Hello Brian (and all),

Well, the joy was short lived. On a 12 CPU Enterprise machine and on a 4 CPU one, I seem to be able to start up to 4 processes. Above 4, I seem to inevitably get BUS_ADRALN (Bus collisions?). Below are some traces of the failling runs as well as a detailed (mpirun -d) of one of these situations and ompi_info output. Obviously, don't hesitate to ask if more information is requred.

Buid version: openmpi-1.1b5r10421

Config parameters:

Open MPI config.status 1.1b5

configured by ./configure, generated by GNU Autoconf 2.59,

with options \"'--cache-file=config.cache' 'CFLAGS=-mcpu=v9' 'CXXFLAGS=-mcpu=v9' 'FFLAGS=-mcpu=v9' '--prefix=/export/lca/home/lca0/etudiants/ac38820/openmp

i_sun4u' --enable-ltdl-convenience\"

The traces:

sshd@enterprise ~/1_Files/1_ETS/1_Maitrise/MGL810/Devoir2 $ ~/openmpi_sun4u/bin/mpirun -np 10 mandelbrot-mpi 100 400 400

Signal:10 info.si_errno:0(Error 0) si_code:1(BUS_ADRALN)

Failing at addr:2f4f04

*** End of error message ***

sshd@enterprise ~/1_Files/1_ETS/1_Maitrise/MGL810/Devoir2 $ ~/openmpi_sun4u/bin/mpirun -np 8 mandelbrot-mpi 100 400 400

Signal:10 info.si_errno:0(Error 0) si_code:1(BUS_ADRALN)

Failing at addr:2b354c

*** End of error message ***

sshd@enterprise ~/1_Files/1_ETS/1_Maitrise/MGL810/Devoir2 $ ~/openmpi_sun4u/bin/mpirun -np 6 mandelbrot-mpi 100 400 400

Signal:10 info.si_errno:0(Error 0) si_code:1(BUS_ADRALN)

Failing at addr:2b1ecc

*** End of error message ***

sshd@enterprise ~/1_Files/1_ETS/1_Maitrise/MGL810/Devoir2 $ ~/openmpi_sun4u/bin/mpirun -np 5 mandelbrot-mpi 100 400 400

Signal:10 info.si_errno:0(Error 0) si_code:1(BUS_ADRALN)

Failing at addr:2b12cc

*** End of error message ***

sshd@enterprise ~/1_Files/1_ETS/1_Maitrise/MGL810/Devoir2 $ ~/openmpi_sun4u/bin/mpirun -np 4 mandelbrot-mpi 100 400 400

maxiter = 100, width = 400, height = 400

execution time in seconds = 1.48

Taper q pour quitter le programme, autrement, on fait un refresh

q

sshd@enterprise ~/1_Files/1_ETS/1_Maitrise/MGL810/Devoir2 $ ~/openmpi_sun4u/bin/mpirun -np 5 mandelbrot-mpi 100 400 400

Signal:10 info.si_errno:0(Error 0) si_code:1(BUS_ADRALN)

Failing at addr:2b12cc

*** End of error message ***

I also got the same behaviour on a different machine (with the exact same code base, $HOME is an NFS mount) and same hardware but limited to 4 CPUs.
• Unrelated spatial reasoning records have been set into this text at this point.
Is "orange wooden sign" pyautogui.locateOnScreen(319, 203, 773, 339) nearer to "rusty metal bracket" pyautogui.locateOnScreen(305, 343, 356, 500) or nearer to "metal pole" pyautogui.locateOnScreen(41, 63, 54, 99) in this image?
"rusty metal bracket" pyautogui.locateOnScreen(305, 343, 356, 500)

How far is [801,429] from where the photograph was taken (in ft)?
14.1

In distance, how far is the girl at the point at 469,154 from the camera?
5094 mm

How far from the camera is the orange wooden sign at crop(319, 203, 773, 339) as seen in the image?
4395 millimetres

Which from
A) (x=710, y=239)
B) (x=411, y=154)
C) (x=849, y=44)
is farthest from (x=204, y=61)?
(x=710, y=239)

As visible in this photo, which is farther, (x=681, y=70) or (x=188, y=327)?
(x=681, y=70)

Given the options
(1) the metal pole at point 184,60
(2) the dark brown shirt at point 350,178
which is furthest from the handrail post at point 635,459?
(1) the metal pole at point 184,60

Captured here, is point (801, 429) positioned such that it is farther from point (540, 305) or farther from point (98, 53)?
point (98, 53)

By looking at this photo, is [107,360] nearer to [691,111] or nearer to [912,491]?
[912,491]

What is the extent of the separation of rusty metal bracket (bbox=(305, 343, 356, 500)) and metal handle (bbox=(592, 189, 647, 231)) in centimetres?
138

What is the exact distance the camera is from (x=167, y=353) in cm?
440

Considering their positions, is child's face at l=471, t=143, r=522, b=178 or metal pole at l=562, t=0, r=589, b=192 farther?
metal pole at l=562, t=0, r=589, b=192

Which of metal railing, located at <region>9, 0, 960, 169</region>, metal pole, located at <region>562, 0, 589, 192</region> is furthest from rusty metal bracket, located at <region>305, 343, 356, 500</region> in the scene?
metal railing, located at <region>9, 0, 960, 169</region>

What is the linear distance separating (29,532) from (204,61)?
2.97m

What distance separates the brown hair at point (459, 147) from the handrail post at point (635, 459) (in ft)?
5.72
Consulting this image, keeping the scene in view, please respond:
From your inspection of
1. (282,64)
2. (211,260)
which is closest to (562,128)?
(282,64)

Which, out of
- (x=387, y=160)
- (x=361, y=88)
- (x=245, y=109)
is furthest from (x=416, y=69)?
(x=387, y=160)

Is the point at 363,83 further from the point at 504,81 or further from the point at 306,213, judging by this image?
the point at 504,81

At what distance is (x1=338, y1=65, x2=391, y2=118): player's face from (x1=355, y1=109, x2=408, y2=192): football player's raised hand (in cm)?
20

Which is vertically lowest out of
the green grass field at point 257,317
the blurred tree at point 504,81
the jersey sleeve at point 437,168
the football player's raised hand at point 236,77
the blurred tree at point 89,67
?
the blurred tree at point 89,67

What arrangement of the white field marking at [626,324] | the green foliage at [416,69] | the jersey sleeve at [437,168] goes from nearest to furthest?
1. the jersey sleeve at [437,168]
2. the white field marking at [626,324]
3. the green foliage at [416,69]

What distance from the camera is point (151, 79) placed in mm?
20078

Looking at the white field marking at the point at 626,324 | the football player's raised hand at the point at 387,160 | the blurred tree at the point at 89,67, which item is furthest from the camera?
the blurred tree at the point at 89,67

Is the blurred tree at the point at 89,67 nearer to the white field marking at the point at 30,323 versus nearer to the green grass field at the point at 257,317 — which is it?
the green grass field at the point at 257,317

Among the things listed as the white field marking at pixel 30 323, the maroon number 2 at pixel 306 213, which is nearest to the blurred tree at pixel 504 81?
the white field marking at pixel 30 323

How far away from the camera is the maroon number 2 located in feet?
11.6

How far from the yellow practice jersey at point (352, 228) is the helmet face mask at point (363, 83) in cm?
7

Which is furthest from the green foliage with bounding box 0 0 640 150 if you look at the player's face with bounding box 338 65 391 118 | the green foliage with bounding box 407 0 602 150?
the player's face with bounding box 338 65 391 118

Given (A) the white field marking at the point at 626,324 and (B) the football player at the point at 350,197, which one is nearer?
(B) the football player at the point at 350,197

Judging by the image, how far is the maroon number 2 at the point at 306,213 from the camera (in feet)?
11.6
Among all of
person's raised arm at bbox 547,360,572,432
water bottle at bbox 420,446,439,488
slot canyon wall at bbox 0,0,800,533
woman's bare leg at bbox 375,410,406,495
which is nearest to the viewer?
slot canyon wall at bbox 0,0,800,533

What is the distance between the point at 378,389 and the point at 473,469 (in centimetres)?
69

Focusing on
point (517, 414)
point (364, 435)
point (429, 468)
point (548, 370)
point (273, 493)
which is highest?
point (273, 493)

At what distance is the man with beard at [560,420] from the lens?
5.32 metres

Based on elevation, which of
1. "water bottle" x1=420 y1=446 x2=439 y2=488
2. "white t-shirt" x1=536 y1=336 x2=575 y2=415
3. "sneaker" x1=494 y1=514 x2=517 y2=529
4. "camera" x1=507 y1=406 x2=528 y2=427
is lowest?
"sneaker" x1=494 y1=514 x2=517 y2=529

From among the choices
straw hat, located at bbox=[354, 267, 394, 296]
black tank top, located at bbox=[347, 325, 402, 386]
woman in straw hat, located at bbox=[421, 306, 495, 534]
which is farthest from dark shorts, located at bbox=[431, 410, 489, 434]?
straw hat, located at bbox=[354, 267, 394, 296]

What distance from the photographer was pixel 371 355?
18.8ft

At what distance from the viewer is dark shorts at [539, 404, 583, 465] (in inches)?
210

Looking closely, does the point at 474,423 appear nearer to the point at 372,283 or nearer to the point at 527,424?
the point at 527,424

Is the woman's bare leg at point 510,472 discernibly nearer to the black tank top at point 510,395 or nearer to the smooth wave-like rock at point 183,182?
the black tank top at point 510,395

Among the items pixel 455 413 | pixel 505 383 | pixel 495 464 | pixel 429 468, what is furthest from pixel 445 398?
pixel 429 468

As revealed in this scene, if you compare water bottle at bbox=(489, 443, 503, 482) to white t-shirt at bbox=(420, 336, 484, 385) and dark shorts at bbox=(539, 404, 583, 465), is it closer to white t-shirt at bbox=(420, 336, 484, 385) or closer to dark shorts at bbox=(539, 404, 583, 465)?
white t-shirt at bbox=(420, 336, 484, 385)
The following is a debug run of such the failling execution:

sshd@enterprise ~/1_Files/1_ETS/1_Maitrise/MGL810/Devoir2 $ ~/openmpi_sun4u/bin/mpirun -d -v -np 5 mandelbrot-mpi 100 400 400

[enterprise:24786] [0,0,0] setting up session dir with

[enterprise:24786] universe default-universe

[enterprise:24786] user sshd

[enterprise:24786] host enterprise

[enterprise:24786] jobid 0

[enterprise:24786] procid 0

[enterprise:24786] procdir: /tmp/openmpi-sessions-sshd@enterprise_0/default-universe/0/0

[enterprise:24786] jobdir: /tmp/openmpi-sessions-sshd@enterprise_0/default-universe/0

[enterprise:24786] unidir: /tmp/openmpi-sessions-sshd@enterprise_0/default-universe

[enterprise:24786] top: openmpi-sessions-sshd@enterprise_0

[enterprise:24786] tmp: /tmp

[enterprise:24786] [0,0,0] contact_file /tmp/openmpi-sessions-sshd@enterprise_0/default-universe/universe-setup.txt

[enterprise:24786] [0,0,0] wrote setup file

[enterprise:24786] pls:rsh: local csh: 0, local bash: 0

[enterprise:24786] pls:rsh: assuming same remote shell as local shell

[enterprise:24786] pls:rsh: remote csh: 0, remote bash: 0

[enterprise:24786] pls:rsh: final template argv:

[enterprise:24786] pls:rsh: /usr/local/bin/ssh <template> ( ! [ -e ./.profile ] || . ./.profile; orted --debug --bootproxy 1 --name <template> --num_procs 2 --vpid_start 0 --nodename <template> --universe sshd@enterprise:default-universe --nsreplica "0.0.0;tcp://10.45.117.37:40236" --gprreplica "0.0.0;tcp://10.45.117.37:40236" --mpi-call-yield 0 )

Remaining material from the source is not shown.